What needs to be done: In the passage on B. Traven, what was the name of the anarchist newspaper that Ret Marut edited in Germany?

Selected excerpt:
B. Traven (; Bruno Traven in some accounts) was the pen name of a novelist, presumed to be German, whose real name, nationality, date and place of birth and details of biography are all subject to dispute. One  certainty about Traven's life is that he lived for years in Mexico, where the majority of his fiction is also set—including The Treasure of the Sierra Madre (1927), the film adaptation of which won three Academy Awards in 1948.

Life
Virtually every detail of Traven's life has been disputed and hotly debated. There were many hypotheses on the true identity of B. Traven, some of them wildly fantastic. The other name most commonly identified with Traven is Ret Marut, a German stage actor and anarchist, who had edited an anarchist newspaper in Germany called Der Ziegelbrenner (The Brick Burner). Traven's widow Senora Rosa Elena Lujan accepted that her husband and Marut were one and the same in a statement after his death in 1969. Marut was a pseudonym and probably derived from Hindu mythology. His career as an actor and later pamphleteer has been traced from 1907 by Rolf Recknagel and in detail by Jan-Christophe Hauschild.

Of all the names given for the author only one has ever been traceable to a documented birth. This was Hermann Albert Otto Maximilian Feige, born in Schwiebus in Brandenburg on 23 February 1882. This name and date was given by Marut to the American Embassy in London in 1923 when applying for a passport. This name is not universally accepted though no contradictory evidence has been produced. B. Traven in Mexico is also connected with the names of Berick Traven Torsvan and Hal Croves, both of whom appeared and acted in different periods of the writer's life. Both denied being Traven, claiming they were  his literary agents only, representing him in contacts with his publishers. This fooled few.

B. Traven is the author of twelve novels, one book of reportage and several short stories, in which the sensational and adventure subjects combine with a critical attitude towards capitalism. B. Traven's best known works include the novels The Death Ship from 1926, The Treasure of the Sierra Madre from 1927 (filmed in 1948 by John Huston), and the so-called "Jungle Novels", also known as the Caoba cyclus (from the Spanish word caoba, meaning mahogany). The Jungle Novels are a group of six novels (including The Carreta and Government), published in the years 1930–1939 and set among Mexican Indians just before and during the Mexican Revolution in the early 20th century. He claimed to have an uncle living in Germany called Yanson Jorinson, who he said lived approximately from 1847 to 1931, but, like Traven, there is not much more known about Jorinson.

Traven's novels and short stories became very popular as early as the interwar period and retained this popularity after the Second World War; they were also translated into many languages. Most of B. Traven's books were published in German first, with their English editions appearing later; nevertheless, the author always claimed that the English versions were the original ones and that the German versions were only their translations. This claim is mostly treated by Traven scholars as a diversion or a joke, although there are those who accept it.

(Dataset records)
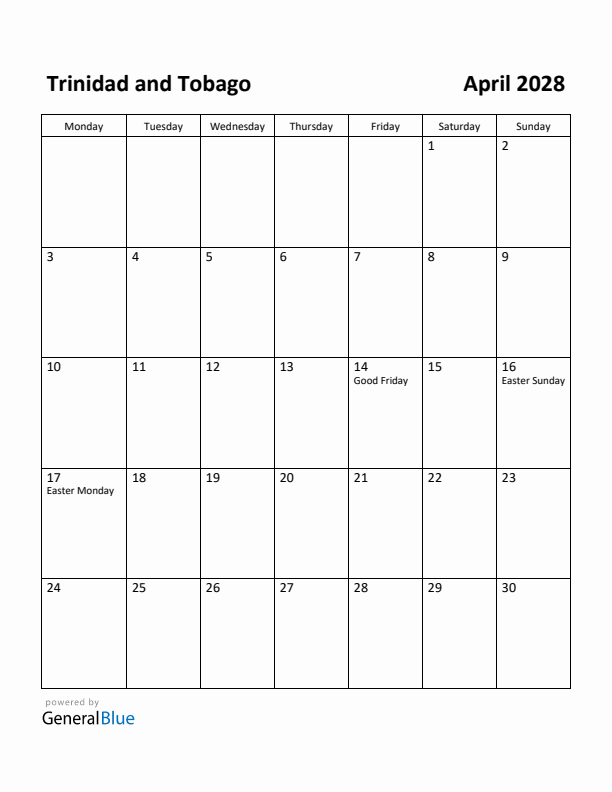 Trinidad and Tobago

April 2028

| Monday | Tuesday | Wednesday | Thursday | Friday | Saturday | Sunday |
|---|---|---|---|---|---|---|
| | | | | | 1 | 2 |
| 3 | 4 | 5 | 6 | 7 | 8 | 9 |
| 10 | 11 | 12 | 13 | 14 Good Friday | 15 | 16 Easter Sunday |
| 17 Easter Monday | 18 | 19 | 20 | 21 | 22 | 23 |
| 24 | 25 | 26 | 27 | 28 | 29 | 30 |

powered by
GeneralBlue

* * *

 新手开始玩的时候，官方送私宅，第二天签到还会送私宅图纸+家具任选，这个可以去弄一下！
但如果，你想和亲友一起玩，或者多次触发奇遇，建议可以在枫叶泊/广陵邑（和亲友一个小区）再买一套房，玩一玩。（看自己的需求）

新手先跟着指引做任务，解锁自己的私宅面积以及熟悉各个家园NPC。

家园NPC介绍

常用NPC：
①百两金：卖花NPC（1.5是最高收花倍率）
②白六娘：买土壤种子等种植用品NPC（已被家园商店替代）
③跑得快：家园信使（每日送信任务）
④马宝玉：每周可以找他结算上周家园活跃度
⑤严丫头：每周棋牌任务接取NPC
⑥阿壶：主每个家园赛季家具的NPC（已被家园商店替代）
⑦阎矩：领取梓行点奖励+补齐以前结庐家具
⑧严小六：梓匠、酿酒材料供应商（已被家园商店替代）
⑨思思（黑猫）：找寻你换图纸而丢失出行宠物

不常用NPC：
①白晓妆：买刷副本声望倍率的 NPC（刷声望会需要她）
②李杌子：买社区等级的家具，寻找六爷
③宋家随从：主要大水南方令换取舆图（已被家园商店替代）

==

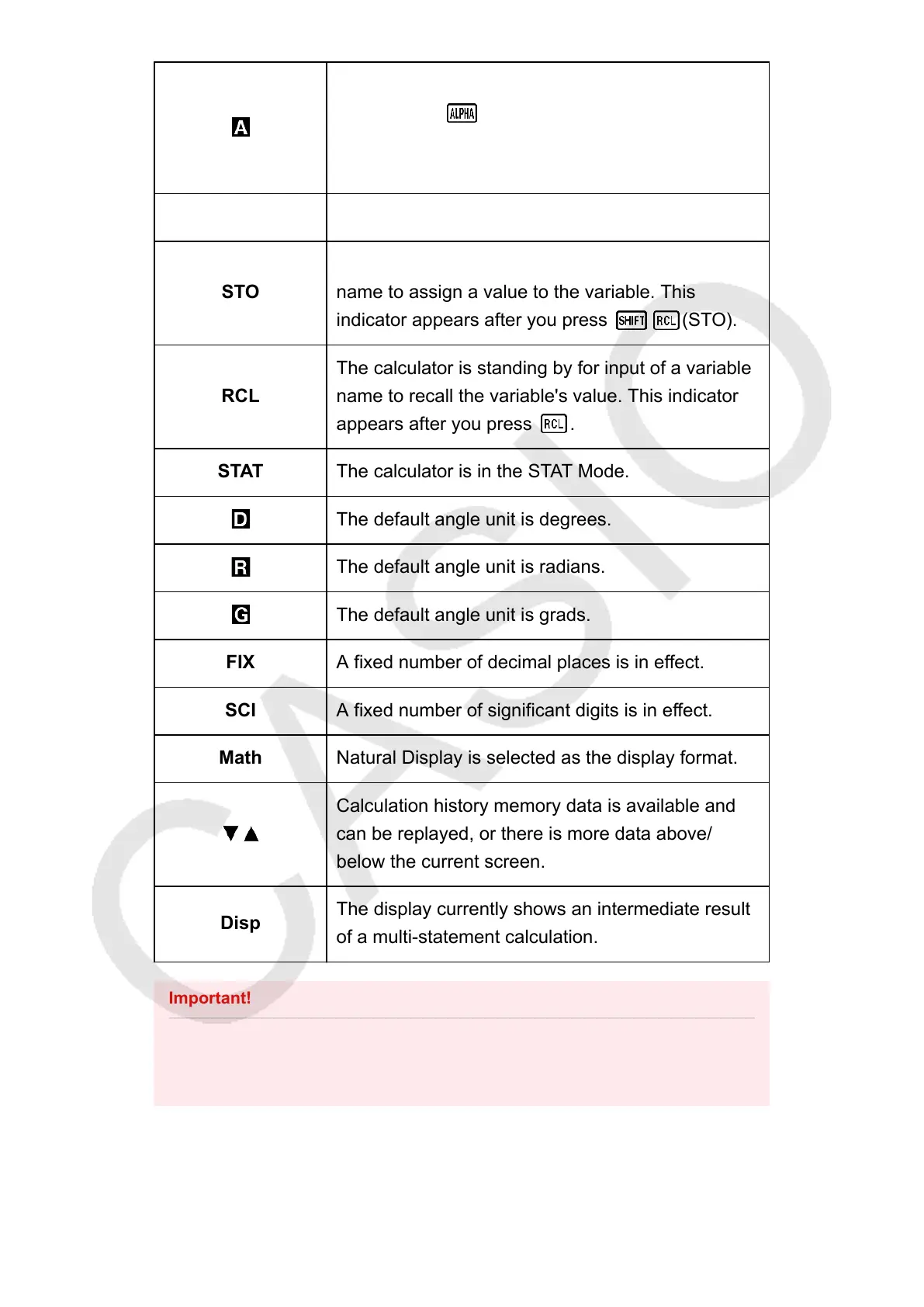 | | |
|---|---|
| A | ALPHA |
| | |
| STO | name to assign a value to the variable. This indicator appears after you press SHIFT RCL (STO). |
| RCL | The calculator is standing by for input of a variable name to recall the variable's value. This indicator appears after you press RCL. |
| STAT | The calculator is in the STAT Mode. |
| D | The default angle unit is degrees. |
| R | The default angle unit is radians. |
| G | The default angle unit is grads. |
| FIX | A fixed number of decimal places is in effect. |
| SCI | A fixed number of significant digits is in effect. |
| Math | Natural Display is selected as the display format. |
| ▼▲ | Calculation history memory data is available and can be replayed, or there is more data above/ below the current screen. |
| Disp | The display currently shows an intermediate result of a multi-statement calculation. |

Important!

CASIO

Answer: Der Ziegelbrenner (The Brick Burner).